Drew leaned back, nodding like he’d expected that question, too. ‘But you’re a man who knows what’s right, in a world that keeps getting it wrong. That’s enough.’

Finn remained silent. He didn’t do speeches.

‘Listen, son, I’m giving you a shot to do something real, out there…’ He pointed to the high windows, so heavy with grime it effectively blocked out the world.

‘I need your help, Finn. These farmers, they’re already doing it tough. And when their livestock, their livelihood, goes missing no one cares. I can show you the figures of how rare it is for anyone to catch those thieves. And I want you to help them.’

Drew leaned forward, his forearms resting on the table.

‘You’ll answer directly to me.

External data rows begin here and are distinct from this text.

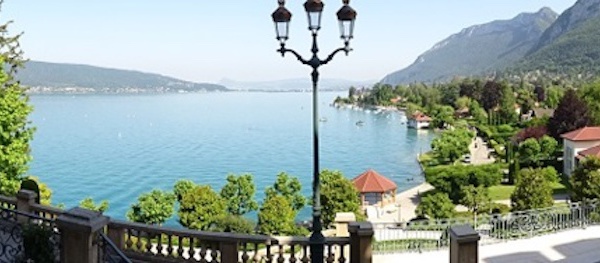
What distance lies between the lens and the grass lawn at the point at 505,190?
38.7m

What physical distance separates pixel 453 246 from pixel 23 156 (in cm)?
1360

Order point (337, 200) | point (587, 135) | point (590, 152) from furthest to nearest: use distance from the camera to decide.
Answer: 1. point (587, 135)
2. point (590, 152)
3. point (337, 200)

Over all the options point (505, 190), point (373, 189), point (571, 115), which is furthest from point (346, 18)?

There will be no other brass breathing down your neck.

Just you and the land, doing what you were born to do.

You’re a born stockman who thinks like a cop, which is a rarity these days.

And we both know you never back down from a fight.

So, this is your shot, Finn, to build something that matters. ’

Finn stared at him, not saying a word.

This time, Drew didn’t fill the silence. He just waited.